What to produce -> Identify the line that contains "In the photograph, how" in the material. Output it and every line after it, unchanged, through the end.

::::::::::

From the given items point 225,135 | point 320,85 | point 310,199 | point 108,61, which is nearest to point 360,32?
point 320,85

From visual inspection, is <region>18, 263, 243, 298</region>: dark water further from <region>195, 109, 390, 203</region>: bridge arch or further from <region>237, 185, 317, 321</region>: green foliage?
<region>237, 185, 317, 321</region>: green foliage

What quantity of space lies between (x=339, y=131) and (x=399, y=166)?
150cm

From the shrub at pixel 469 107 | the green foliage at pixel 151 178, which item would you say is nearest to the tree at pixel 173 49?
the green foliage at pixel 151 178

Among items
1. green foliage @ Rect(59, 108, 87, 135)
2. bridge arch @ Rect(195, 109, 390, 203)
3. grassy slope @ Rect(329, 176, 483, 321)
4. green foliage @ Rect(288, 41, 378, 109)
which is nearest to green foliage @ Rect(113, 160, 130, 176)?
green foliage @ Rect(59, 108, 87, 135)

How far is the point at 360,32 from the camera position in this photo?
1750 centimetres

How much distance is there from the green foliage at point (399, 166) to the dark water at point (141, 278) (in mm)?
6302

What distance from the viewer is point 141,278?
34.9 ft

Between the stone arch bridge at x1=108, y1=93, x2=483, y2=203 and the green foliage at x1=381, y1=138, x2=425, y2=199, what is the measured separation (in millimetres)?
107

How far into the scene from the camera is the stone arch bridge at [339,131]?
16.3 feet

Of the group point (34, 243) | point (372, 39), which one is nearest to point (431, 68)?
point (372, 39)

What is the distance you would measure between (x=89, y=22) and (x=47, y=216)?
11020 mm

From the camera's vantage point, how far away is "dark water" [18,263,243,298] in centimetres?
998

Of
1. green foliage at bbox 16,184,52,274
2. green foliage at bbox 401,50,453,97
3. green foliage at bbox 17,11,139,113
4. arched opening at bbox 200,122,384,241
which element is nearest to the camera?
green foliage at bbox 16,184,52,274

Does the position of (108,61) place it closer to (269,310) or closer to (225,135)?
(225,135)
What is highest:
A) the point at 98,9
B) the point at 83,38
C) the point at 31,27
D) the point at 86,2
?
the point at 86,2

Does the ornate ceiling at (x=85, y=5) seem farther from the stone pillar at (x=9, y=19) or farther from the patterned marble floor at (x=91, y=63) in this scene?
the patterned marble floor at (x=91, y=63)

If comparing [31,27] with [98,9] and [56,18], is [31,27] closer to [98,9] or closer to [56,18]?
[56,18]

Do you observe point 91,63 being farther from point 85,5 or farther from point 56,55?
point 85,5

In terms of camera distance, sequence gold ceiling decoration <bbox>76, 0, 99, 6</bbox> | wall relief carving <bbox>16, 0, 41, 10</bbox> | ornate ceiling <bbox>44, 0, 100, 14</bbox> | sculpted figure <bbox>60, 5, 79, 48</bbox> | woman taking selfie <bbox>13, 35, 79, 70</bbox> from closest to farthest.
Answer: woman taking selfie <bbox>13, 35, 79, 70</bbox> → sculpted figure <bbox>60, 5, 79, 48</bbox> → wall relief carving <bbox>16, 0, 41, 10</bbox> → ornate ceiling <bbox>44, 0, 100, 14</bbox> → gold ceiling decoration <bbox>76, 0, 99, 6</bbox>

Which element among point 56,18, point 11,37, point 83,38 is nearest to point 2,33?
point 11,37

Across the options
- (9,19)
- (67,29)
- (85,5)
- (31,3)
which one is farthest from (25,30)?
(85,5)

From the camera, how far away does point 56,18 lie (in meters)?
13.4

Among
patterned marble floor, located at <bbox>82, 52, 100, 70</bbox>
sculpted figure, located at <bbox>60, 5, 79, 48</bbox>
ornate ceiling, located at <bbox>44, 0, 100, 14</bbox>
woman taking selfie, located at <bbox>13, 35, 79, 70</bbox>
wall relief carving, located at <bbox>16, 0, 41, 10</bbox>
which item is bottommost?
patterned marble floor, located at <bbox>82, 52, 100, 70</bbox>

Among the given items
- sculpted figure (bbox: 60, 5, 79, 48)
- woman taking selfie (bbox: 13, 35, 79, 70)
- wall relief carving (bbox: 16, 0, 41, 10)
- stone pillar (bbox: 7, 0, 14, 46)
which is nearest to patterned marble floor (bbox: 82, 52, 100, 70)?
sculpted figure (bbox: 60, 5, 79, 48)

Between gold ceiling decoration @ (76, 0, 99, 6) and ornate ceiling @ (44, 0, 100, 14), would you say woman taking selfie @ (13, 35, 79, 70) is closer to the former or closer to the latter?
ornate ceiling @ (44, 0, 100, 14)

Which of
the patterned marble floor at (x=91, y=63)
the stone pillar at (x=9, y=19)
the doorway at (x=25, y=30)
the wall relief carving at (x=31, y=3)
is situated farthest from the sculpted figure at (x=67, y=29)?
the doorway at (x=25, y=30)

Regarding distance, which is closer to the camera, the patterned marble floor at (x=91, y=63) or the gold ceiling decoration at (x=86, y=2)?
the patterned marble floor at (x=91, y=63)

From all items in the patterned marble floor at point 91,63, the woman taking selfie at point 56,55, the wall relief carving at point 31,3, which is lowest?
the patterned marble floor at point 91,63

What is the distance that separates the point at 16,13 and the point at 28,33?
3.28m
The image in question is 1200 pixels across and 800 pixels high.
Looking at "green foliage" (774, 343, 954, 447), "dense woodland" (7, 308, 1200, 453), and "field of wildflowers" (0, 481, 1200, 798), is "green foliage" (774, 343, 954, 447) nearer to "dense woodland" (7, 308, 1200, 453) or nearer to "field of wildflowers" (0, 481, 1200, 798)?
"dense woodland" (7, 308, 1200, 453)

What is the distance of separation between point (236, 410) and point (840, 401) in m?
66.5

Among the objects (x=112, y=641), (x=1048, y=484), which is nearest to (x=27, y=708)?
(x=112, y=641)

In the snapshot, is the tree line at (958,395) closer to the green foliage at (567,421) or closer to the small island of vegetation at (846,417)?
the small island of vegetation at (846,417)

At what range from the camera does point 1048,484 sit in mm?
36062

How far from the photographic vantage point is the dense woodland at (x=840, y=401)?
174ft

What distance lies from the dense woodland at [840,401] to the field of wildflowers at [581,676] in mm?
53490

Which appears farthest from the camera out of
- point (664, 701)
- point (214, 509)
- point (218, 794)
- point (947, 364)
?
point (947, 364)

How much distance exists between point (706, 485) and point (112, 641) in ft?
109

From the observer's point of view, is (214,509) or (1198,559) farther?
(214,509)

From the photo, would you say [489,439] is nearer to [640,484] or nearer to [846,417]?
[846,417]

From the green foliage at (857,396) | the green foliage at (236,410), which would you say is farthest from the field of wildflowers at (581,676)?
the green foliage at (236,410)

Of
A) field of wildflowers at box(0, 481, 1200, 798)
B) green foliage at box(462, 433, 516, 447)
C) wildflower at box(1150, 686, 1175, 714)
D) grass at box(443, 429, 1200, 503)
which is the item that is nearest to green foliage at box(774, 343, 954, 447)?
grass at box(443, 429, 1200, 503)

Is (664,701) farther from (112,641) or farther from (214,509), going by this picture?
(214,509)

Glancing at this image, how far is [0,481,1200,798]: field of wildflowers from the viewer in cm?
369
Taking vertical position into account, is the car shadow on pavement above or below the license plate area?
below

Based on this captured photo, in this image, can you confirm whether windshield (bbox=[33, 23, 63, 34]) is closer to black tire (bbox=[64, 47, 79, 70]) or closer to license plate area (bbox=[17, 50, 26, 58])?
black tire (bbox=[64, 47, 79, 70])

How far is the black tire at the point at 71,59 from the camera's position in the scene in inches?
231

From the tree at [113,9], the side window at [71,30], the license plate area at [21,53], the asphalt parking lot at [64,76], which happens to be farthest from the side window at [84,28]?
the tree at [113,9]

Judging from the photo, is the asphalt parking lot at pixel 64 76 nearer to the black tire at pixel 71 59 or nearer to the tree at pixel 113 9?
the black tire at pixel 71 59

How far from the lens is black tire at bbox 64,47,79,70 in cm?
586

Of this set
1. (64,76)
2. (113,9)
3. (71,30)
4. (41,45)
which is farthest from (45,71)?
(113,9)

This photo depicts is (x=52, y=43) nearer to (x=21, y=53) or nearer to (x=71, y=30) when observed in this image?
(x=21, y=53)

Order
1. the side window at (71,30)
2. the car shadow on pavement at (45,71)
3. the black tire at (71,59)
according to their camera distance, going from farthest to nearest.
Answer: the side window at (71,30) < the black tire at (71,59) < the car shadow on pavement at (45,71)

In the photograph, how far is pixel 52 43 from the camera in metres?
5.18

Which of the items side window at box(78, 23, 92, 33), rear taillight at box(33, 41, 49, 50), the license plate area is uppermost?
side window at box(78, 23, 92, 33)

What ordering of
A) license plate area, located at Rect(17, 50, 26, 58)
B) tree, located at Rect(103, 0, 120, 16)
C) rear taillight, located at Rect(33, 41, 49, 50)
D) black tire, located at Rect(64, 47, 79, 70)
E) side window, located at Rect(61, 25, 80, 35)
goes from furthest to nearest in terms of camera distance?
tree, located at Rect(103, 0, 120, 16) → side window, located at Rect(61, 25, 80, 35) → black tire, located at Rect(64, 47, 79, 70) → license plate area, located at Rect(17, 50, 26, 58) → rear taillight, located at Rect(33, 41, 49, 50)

::::::::::

Exercise solution ->
In the photograph, how far is pixel 52 43 from the camera in metres?
5.18

Which of the items side window at box(78, 23, 92, 33), rear taillight at box(33, 41, 49, 50), the license plate area is uppermost?
side window at box(78, 23, 92, 33)

What ordering of
A) license plate area, located at Rect(17, 50, 26, 58)
B) tree, located at Rect(103, 0, 120, 16)
C) rear taillight, located at Rect(33, 41, 49, 50)
D) black tire, located at Rect(64, 47, 79, 70)
E) side window, located at Rect(61, 25, 80, 35)
goes from furthest to nearest in terms of camera distance?
tree, located at Rect(103, 0, 120, 16) → side window, located at Rect(61, 25, 80, 35) → black tire, located at Rect(64, 47, 79, 70) → license plate area, located at Rect(17, 50, 26, 58) → rear taillight, located at Rect(33, 41, 49, 50)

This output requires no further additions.